Congress has scheduled a public hearing on September 13 before the House Subcommittee on Energy and the Environment of the Committee on Science. It is widely understood in Washington that this hearing is going to be a "witch-hunt" aimed at punishing EPA for reaching conclusions that the paper industry and other industrial poisoners don't like.
Everyone knows there are a handful of scientists who still claim there is no compelling evidence that tobacco causes lung cancer in humans. These "tobacco scientists" have counterparts in the dioxin world, and this little group of dioxin denial specialists will be showcased at the hearing on September 13. They are expected to say that EPA and its 100 or so independent outside scientific advisers have made a mountain out of a molehill. Congress may use their testimony as an excuse to further slash EPA's research budget.
Meanwhile, the scientific evidence linking dioxin to serious reproductive disorders in mammals has continued to accumulate. Just last month, Dr Earl Gray (a respected EPA researcher) published the third in a series of studies of the effects of a single low dose of dioxin on rats and hamsters. This series began with three studies published in 1992 by Dr. Richard E. Peterson at the University of Wisconsin.

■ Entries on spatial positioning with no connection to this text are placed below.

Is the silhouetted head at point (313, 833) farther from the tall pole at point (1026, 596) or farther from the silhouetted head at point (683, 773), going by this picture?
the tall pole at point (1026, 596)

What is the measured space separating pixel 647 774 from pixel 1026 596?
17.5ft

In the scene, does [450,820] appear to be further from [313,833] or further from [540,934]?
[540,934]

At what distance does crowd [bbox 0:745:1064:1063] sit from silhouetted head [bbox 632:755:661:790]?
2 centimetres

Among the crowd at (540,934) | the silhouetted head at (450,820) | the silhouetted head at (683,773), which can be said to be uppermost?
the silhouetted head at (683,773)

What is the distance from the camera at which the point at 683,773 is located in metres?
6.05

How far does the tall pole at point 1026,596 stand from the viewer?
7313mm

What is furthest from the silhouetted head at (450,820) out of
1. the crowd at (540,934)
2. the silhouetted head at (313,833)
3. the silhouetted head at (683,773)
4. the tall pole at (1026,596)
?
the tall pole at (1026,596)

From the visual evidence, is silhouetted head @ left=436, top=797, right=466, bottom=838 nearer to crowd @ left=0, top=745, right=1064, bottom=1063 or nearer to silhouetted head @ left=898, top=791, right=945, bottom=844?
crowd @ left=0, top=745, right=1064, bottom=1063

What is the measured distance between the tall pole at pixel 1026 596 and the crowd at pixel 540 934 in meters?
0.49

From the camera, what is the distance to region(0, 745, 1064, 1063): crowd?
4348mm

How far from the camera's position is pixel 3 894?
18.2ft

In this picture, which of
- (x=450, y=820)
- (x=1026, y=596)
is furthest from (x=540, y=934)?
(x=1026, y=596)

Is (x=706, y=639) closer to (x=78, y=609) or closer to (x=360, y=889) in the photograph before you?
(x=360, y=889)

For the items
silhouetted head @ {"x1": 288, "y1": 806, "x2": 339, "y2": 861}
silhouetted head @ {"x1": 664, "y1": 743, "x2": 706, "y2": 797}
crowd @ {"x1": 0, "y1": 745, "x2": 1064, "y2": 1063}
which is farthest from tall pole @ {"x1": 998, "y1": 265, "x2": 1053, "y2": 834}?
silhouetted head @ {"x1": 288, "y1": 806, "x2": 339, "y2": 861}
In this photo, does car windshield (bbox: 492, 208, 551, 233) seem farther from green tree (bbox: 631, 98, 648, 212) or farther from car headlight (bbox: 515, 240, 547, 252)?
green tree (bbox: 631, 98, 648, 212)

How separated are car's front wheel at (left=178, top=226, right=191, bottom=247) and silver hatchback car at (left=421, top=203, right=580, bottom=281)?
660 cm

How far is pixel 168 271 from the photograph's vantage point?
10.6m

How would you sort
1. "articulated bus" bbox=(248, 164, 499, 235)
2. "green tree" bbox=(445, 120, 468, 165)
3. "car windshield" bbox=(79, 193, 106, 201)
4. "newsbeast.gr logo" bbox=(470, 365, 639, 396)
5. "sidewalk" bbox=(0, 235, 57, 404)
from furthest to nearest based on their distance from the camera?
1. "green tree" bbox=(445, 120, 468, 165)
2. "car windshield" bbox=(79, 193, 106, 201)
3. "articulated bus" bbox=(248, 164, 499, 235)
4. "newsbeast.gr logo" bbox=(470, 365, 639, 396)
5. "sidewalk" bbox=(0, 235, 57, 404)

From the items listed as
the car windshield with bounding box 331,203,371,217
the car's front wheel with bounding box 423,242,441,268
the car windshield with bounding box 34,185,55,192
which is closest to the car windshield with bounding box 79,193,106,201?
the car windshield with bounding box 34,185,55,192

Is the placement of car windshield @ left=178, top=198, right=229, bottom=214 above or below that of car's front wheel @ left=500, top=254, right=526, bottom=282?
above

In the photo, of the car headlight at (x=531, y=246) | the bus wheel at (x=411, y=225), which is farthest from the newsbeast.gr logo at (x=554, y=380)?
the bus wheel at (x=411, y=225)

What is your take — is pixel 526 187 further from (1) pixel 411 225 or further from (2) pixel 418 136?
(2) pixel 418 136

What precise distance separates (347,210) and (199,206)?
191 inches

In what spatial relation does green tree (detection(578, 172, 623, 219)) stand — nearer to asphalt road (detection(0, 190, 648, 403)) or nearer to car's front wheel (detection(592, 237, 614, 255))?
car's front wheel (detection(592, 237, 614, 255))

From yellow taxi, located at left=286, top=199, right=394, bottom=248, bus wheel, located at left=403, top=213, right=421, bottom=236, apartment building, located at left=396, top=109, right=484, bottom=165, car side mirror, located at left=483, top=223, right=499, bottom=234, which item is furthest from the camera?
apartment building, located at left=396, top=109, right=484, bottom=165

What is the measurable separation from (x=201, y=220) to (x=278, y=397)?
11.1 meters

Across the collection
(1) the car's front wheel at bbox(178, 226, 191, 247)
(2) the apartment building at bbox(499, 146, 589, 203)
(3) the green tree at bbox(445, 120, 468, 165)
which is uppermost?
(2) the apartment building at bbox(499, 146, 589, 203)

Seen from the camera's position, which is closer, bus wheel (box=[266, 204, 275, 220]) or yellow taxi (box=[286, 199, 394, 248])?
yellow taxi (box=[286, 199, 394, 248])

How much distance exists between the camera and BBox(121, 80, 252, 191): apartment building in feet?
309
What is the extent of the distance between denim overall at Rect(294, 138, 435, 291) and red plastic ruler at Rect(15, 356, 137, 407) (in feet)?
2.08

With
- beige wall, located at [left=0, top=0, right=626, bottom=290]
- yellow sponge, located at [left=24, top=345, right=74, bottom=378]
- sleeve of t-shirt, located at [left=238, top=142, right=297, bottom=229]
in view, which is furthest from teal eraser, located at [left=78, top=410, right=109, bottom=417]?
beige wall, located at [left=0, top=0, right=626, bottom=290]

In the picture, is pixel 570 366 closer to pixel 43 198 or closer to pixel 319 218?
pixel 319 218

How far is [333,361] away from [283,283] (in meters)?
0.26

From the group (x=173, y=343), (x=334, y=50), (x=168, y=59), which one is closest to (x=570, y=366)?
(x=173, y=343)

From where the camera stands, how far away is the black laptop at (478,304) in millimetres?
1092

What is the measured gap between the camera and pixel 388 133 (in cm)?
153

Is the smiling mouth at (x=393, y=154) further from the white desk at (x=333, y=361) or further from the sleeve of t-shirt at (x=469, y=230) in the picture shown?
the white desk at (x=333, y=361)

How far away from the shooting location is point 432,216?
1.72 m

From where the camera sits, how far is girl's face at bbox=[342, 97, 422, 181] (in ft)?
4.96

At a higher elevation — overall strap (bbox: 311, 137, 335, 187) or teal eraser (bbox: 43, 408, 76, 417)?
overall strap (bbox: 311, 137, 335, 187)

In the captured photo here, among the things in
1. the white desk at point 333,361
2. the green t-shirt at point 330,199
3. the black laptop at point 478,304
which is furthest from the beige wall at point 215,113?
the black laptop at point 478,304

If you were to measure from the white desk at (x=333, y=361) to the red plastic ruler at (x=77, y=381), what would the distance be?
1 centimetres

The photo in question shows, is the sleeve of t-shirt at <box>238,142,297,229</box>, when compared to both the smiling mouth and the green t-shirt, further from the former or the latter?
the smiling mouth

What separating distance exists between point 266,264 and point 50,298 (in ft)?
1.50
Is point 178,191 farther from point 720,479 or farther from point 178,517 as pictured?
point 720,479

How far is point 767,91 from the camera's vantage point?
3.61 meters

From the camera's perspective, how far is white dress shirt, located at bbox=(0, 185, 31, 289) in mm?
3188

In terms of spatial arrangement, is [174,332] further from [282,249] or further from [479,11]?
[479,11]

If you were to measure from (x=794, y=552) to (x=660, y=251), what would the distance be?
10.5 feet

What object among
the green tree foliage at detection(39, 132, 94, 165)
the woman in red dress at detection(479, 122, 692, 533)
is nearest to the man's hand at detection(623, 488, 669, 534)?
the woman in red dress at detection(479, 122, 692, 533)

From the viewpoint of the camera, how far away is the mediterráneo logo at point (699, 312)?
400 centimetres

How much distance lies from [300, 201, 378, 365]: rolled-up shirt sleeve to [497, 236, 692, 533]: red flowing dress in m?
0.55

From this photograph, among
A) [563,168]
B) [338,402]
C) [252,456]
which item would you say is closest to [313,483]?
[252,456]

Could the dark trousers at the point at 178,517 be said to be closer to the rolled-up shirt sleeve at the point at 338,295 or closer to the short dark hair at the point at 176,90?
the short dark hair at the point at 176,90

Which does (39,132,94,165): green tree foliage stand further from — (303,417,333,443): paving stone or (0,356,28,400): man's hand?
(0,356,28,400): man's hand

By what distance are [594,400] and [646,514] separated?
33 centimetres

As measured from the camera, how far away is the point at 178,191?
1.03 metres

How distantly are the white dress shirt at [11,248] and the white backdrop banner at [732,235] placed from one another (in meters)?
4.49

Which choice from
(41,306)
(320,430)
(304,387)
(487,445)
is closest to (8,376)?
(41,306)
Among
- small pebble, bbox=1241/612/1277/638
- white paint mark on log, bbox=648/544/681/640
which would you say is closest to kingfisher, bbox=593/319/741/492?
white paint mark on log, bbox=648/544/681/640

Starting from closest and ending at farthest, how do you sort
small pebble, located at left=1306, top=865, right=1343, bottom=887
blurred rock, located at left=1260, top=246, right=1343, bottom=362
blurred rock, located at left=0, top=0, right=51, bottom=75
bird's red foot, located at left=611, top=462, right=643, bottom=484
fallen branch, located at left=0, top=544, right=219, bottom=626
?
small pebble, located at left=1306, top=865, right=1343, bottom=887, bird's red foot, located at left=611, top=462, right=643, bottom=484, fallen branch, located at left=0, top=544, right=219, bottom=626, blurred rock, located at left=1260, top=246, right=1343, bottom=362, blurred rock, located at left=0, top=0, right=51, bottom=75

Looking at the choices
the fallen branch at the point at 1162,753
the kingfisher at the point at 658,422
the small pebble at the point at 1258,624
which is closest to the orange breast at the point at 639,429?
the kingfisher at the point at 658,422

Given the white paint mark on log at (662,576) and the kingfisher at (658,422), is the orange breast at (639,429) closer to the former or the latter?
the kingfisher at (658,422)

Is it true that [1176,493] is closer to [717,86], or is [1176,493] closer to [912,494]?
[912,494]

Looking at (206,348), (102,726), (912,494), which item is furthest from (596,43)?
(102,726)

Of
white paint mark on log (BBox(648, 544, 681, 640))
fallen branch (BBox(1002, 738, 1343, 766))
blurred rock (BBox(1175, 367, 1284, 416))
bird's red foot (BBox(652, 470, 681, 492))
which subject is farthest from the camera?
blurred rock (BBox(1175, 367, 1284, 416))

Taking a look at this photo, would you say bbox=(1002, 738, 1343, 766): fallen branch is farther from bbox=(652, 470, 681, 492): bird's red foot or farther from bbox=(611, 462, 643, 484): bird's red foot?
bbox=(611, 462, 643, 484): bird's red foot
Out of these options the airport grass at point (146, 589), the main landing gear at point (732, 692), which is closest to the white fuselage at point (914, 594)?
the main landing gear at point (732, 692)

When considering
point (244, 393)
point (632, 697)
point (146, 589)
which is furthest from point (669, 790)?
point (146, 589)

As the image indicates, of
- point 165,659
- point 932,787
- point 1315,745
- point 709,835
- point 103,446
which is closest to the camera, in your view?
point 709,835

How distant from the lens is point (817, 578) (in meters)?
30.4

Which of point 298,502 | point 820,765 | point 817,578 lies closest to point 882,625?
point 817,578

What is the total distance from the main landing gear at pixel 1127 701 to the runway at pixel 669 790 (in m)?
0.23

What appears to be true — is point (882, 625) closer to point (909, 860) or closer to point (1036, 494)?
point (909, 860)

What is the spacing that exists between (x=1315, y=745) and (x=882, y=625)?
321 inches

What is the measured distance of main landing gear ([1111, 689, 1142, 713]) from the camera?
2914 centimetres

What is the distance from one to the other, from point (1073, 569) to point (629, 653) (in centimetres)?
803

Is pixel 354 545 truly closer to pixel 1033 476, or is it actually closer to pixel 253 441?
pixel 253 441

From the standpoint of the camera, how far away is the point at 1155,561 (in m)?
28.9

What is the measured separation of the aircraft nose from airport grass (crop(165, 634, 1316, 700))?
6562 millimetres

In the Peterson studies, young male rats whose mothers were given as little as 0.064 micrograms of dioxin per kilogram of body weight showed consistently reduced levels of male hormones, plus a variety of sex-related changes, including: smaller accessory sex organs, including smaller testicles; slower sexual maturation; distinctly feminine-style regulation of one hormone related to testosterone production.
The Wisconsin studies indicated that the developing male reproductive system is more sensitive to the effects of dioxin than any other organ or organ-system studied. The unborn or newborn is about 100 times more sensitive to dioxin than the sexually mature animal.
In March 1995, Linda Birnbaum of EPA (with Earl Gray, William Kelce and others) published studies confirming that many of Peterson's findings could be reproduced in another strain of rat, and in another species entirely, the Syrian hamster. The hamster is known for being insensitive to dioxin's effects, yet single low-dose exposures of pregnant hamsters to dioxin produced nearly a 60% reduction in sperm count in male offspring, plus other important changes, such as a 23% reduction in the size of the adrenal gland.
In August, Earl Gray published a third study showing that a single low dose of dioxin to pregnant rats could produce hermaphroditic female offspring. Other effects included a 30% reduction in the weight of the ovaries, shortened reproductive life span and formation of multiple cysts in the tissues lining the uterus.
There can no longer be any doubt that dioxin in very low exposures during early development in mammals can dramatically alter sexual development. The public health implications are enormous.
This Congress seems in a mood to crucify EPA scientists for reaching politically incorrect conclusions about dioxin. In an earlier time (1632), a scientist like Galileo, threatened by powerful religious zealots of his day, saved himself by recanting. Will EPA scientists be forced to do the same?